A line through M is drawn parallel to AC which cuts BC in N

∵ M is mid point of AB and MN || AC

∴ N is mid point of BC

∴ MN = \(\frac { 1 }{ 2 }\) AC

= \(\frac { 1 }{ 2 }\) x 3 cm = 1.5 cm

Question 3.

In the figure, in the ∆ABC, D is the mid-point of AB, E is the mid-point of AC. Calculate:

(i) DE, if BC = 6 cm

(ii) ∠ADE, if ∠DBC = 140°

Solution:

In the figure,

∆ABC, D is mid-point of AB and E is mid-point of AC

∴ DE || BC and DE = \(\frac { 1 }{ 2 }\) BC

(i) ∵ BC = 6 cm

∴ DE = \(\frac { 1 }{ 2 }\) x 6 = 3 cm

(ii) ∵ ∠DBC = 140°

∵ DE || BC

∴ ∠ADE = ∠DBC or ∠ABC

(corresponding angles)

∴ ADE = 140°

Question 4.

In figure, D, E, F are the mid-points of BC, CA and AB respectively. Prove that AD bisects EF.

Solution:

Given : D, E and F are the mid-points of the sides BC, CA and AB respectively AD and EF are joined

To prove : AD bisects EF

Construction : Join ED and FD

Proof: In ∆ABC

E and F are the mid-points of CA and AB 1

∴ EF || BC and EF = \(\frac { 1 }{ 2 }\) BC

Similarly we can prove that

ED || AB and equal to \(\frac { 1 }{ 2 }\) AB

and FD || AC and equal to \(\frac { 1 }{ 2 }\) AC

∴ ∆EDF is a parallelogram

∵ The diagonals bisect each other

∴ AD bisects EF

Question 5.

In figure, ABC is an isosceles triangle in which AB = AC. D, E and F are respectively the mid-points of sides BC, AB and CA. Show that the line segments AD, EF bisect each other at right angles.

Solution:

Given : ∆BC is an isosceles triangle in which AB = AC

D, E and F are the mid-points of BC, AB and AC respectively

AD and EF are joined

To prove : AD and EF are perpendicular to each other

Proof: ∵ E and F are mid-points of AB and AC

∴ AE = EB and AF = FC

But AB = AC (given)

∴ AE = AF

and EF || BC and EF = \(\frac { 1 }{ 2 }\) BC

Now in ∆ABD and ∆ACD

AB = AC (given)

BD = DC (D is mid-point)

AD = AD (common)

∴ ∆ABD = ∆ACD (SSS axiom)

∴ ∠BAD = ∠CAD (c.p.c.t)

Now in ∆AEG and ∆AFG

AG = AG (common)

AE = AF (\(\frac { 1 }{ 2 }\) of equal sides)
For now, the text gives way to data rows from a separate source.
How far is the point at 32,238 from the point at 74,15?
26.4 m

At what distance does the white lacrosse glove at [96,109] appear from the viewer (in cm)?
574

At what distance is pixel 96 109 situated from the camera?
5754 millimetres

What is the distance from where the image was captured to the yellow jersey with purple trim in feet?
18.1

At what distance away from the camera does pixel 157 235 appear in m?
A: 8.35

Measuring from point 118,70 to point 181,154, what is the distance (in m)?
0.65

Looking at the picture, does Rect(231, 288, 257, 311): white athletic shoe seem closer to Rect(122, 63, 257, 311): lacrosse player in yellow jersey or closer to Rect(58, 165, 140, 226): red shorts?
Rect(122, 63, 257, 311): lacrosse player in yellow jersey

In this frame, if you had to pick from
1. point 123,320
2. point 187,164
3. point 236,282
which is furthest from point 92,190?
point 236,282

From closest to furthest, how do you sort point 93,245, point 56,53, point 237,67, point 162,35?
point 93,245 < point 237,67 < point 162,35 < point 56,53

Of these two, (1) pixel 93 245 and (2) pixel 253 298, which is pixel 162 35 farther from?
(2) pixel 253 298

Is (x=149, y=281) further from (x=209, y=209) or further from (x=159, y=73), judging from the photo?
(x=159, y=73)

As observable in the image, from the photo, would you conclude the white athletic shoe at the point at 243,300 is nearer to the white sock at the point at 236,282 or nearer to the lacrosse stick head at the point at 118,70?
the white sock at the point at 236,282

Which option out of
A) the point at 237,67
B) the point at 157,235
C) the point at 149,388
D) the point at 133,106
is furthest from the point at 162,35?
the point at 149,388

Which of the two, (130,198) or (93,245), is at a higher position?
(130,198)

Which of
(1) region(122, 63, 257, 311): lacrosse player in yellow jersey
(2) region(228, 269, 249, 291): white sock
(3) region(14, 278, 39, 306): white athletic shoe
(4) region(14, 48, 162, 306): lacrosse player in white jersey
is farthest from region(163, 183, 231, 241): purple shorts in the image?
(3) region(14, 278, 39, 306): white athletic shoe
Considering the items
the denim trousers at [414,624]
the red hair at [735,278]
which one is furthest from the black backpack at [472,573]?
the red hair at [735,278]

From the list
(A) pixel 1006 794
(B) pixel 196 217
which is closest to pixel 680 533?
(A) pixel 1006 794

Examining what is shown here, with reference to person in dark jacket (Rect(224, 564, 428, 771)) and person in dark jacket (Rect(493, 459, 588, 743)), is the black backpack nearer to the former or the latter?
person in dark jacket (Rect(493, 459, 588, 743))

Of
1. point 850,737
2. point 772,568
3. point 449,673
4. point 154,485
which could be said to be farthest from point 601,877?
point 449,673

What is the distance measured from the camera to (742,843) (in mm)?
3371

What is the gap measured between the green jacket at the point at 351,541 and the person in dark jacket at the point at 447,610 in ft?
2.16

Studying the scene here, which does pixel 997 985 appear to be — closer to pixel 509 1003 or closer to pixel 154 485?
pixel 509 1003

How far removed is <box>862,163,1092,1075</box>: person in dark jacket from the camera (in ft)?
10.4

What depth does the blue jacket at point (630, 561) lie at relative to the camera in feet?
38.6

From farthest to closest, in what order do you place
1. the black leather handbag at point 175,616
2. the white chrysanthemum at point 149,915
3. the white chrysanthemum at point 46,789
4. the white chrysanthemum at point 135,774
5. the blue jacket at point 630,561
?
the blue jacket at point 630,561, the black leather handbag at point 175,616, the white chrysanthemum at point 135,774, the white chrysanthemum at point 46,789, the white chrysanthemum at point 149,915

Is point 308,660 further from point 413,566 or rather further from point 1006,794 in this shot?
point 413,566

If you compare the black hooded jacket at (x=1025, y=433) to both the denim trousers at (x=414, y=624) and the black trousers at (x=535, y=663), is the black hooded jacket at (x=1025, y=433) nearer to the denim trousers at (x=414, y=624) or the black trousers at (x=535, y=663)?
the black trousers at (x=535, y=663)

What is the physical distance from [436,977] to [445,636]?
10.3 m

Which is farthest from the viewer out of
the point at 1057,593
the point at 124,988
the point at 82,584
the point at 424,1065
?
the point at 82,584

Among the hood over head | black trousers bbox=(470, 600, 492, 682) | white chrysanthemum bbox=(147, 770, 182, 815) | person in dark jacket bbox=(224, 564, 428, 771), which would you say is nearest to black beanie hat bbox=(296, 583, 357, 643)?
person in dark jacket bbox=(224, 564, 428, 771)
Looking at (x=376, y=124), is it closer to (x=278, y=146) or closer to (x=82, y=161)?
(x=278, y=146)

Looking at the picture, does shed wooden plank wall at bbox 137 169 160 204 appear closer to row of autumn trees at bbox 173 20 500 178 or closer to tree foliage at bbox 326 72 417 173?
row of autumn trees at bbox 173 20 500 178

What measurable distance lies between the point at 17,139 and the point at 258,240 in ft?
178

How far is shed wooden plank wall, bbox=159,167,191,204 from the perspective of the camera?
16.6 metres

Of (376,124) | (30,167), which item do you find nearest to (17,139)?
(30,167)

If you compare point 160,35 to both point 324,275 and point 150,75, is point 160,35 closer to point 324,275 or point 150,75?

∠BAD or ∠EAG = ∠CAD or ∠AFG (proved)

∴ ∆AEG ≅ ∆AFG (SAS axiom)

∴ ∠AGE = ∠AGF (c.p.c.t.)

But ∠AGE + ∠AFG = 180° (Linear pair)

∴ ∠AGE = ∠AGF = 90°

∴ AD and EF are perpendicular to each other

Hence proved.

Question 6.

Prove that the four triangles formed by joining the pairs of mid-points of the three sides of a triangle are congurent to each other.

Solution:

Given : In ∆ABC, D, E and F are the mid-points of the sides BC, CA and AB respectively

DE, EF and FD are joined

To prove : ∆AEF ≅ ∆BDF

∆DEF ≅ ∆CDE

Proof: ∵ D and E are the mid-points of side BC and CA respectively

∴ DE || AB and DE = \(\frac { 1 }{ 2 }\) AB

∴ DE = BF = FA … (i)

Similarly, D and F are the mid-points of BC andAB respectively

∴ DF || AC and DF = –\(\frac { 1 }{ 2 }\) AC … (ii)

DF = AE = EC

Now in ∆AEF and ∆DEF

AF = DE (proved)

AE = DF (proved)

EF = EF (common)

∴ ∆AEF ≅ ∆DEF … (i) (SSS criteria)

Similarly we can prove that

∆BDF ≅ ∆DEF … (i)

and ∆CDE ≅ ∆DEF … (ii)

From (i), (ii) and (iii)

∆AEF ≅ ∆BDF ≅ ∆CDE ≅ ∆DEF

Hence proved.

Question 7.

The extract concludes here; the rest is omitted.